> **Spatial question entries**:
= = = = = = =
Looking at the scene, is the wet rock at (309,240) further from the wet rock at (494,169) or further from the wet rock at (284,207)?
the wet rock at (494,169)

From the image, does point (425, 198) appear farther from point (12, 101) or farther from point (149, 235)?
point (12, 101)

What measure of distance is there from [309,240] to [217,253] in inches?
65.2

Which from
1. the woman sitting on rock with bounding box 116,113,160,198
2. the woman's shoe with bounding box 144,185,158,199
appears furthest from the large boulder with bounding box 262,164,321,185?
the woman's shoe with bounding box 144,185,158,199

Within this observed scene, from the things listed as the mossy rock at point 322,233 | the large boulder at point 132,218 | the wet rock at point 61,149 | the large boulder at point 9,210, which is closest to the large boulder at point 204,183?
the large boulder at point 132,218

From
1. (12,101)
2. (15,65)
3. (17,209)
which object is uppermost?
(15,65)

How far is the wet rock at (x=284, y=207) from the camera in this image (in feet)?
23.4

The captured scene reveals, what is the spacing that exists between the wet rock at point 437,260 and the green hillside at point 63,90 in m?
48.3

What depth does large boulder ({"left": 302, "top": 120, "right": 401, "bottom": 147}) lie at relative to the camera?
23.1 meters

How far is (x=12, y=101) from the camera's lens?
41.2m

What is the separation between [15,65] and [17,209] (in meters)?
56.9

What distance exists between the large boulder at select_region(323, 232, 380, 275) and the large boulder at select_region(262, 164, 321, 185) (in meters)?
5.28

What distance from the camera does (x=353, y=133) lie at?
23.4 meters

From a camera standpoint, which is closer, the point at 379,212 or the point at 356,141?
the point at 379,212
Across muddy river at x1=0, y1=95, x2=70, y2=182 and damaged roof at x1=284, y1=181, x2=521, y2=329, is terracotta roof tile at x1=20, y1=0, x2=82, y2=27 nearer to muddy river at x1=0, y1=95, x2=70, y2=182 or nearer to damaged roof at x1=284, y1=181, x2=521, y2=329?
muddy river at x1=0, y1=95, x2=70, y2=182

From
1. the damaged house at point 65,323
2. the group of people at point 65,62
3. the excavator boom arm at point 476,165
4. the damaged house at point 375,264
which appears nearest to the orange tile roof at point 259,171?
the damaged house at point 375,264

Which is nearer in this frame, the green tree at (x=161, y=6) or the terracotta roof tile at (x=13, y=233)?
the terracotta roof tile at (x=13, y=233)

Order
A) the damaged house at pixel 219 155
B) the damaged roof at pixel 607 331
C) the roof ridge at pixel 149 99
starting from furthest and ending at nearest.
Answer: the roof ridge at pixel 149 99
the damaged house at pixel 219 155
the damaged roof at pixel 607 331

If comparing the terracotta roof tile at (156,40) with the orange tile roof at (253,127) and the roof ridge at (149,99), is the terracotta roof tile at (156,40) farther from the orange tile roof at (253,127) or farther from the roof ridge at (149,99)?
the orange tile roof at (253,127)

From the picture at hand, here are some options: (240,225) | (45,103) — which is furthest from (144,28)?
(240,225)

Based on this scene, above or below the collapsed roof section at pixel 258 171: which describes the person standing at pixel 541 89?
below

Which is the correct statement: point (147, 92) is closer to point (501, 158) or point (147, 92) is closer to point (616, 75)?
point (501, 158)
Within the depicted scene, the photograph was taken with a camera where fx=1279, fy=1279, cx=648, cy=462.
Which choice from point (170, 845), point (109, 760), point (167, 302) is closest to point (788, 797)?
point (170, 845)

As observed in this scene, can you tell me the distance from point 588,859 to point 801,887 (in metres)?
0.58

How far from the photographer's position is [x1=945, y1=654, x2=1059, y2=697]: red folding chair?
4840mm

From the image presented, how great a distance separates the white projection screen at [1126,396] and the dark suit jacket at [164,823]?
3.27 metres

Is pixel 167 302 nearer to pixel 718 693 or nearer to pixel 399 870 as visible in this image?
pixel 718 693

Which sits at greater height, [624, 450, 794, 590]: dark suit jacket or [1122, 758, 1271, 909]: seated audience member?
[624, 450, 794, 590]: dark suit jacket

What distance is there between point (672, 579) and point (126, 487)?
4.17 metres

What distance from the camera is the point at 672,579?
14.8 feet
= = = = = = =
> **What you need to do**:
Copy all the entries verbatim.

> **Solution for this problem**:
Looking at the scene, is the wet rock at (309,240) further from the wet rock at (494,169) or further from the wet rock at (284,207)?
the wet rock at (494,169)

From the image, does point (425, 198) appear farther from point (12, 101) or farther from point (149, 235)?
point (12, 101)

What measure of distance is there from [309,240] to [217,253] in inches?
65.2

Which from
1. the woman sitting on rock with bounding box 116,113,160,198
2. the woman's shoe with bounding box 144,185,158,199
appears furthest from the large boulder with bounding box 262,164,321,185?
the woman's shoe with bounding box 144,185,158,199

Within this observed scene, from the things listed as the mossy rock at point 322,233 | the large boulder at point 132,218 | the wet rock at point 61,149 | the large boulder at point 9,210, which is closest to the large boulder at point 204,183?
the large boulder at point 132,218

From
1. (12,101)
2. (15,65)
3. (17,209)
which object is uppermost?
(15,65)

How far is the wet rock at (x=284, y=207) from the camera in this image (in feet)?
23.4

The captured scene reveals, what is the spacing that exists between the wet rock at point 437,260 and the green hillside at point 63,90 in m?
48.3

What depth does large boulder ({"left": 302, "top": 120, "right": 401, "bottom": 147}) lie at relative to the camera?
23.1 meters

How far is (x=12, y=101) from the camera's lens?
41.2m

What is the separation between [15,65] and [17,209] (in meters)?
56.9

What distance exists between the large boulder at select_region(323, 232, 380, 275) and the large boulder at select_region(262, 164, 321, 185) (in meters)?
5.28

What distance from the camera does (x=353, y=133) lie at?
23.4 meters

From a camera standpoint, which is closer, the point at 379,212 or the point at 356,141?
the point at 379,212
Across muddy river at x1=0, y1=95, x2=70, y2=182 and damaged roof at x1=284, y1=181, x2=521, y2=329, is terracotta roof tile at x1=20, y1=0, x2=82, y2=27 nearer to muddy river at x1=0, y1=95, x2=70, y2=182 or nearer to damaged roof at x1=284, y1=181, x2=521, y2=329?
muddy river at x1=0, y1=95, x2=70, y2=182

From
1. the damaged house at point 65,323
2. the group of people at point 65,62
3. the excavator boom arm at point 476,165
4. the damaged house at point 375,264
which appears nearest to the orange tile roof at point 259,171?
the damaged house at point 375,264

Which is nearer in this frame, the green tree at (x=161, y=6) or the terracotta roof tile at (x=13, y=233)?
the terracotta roof tile at (x=13, y=233)

Order
A) the damaged house at pixel 219 155
B) the damaged roof at pixel 607 331
C) the roof ridge at pixel 149 99
starting from furthest and ending at nearest.
Answer: the roof ridge at pixel 149 99
the damaged house at pixel 219 155
the damaged roof at pixel 607 331

If comparing the terracotta roof tile at (156,40) with the orange tile roof at (253,127) and the roof ridge at (149,99), is the terracotta roof tile at (156,40) farther from the orange tile roof at (253,127) or farther from the roof ridge at (149,99)?
the orange tile roof at (253,127)

From the picture at hand, here are some options: (240,225) | (45,103) — which is furthest from (144,28)?
(240,225)

Based on this scene, above or below the collapsed roof section at pixel 258 171: which describes the person standing at pixel 541 89?
below

Which is the correct statement: point (147, 92) is closer to point (501, 158) or point (147, 92) is closer to point (616, 75)?
point (501, 158)
Within the depicted scene, the photograph was taken with a camera where fx=1279, fy=1279, cx=648, cy=462.
Which choice from point (170, 845), point (109, 760), point (167, 302) is closest to point (788, 797)?
point (170, 845)

As observed in this scene, can you tell me the distance from point 588,859 to point 801,887 (in metres)?
0.58

How far from the photographer's position is [x1=945, y1=654, x2=1059, y2=697]: red folding chair?
4840mm

From the image presented, how great a distance separates the white projection screen at [1126,396] and the dark suit jacket at [164,823]?
3.27 metres

Is pixel 167 302 nearer to pixel 718 693 or nearer to pixel 399 870 as visible in this image?
pixel 718 693

Which sits at greater height, [624, 450, 794, 590]: dark suit jacket or [1122, 758, 1271, 909]: seated audience member?
[624, 450, 794, 590]: dark suit jacket

What distance is there between point (672, 579) and point (126, 487)?
4.17 metres

What distance from the camera is the point at 672,579?
14.8 feet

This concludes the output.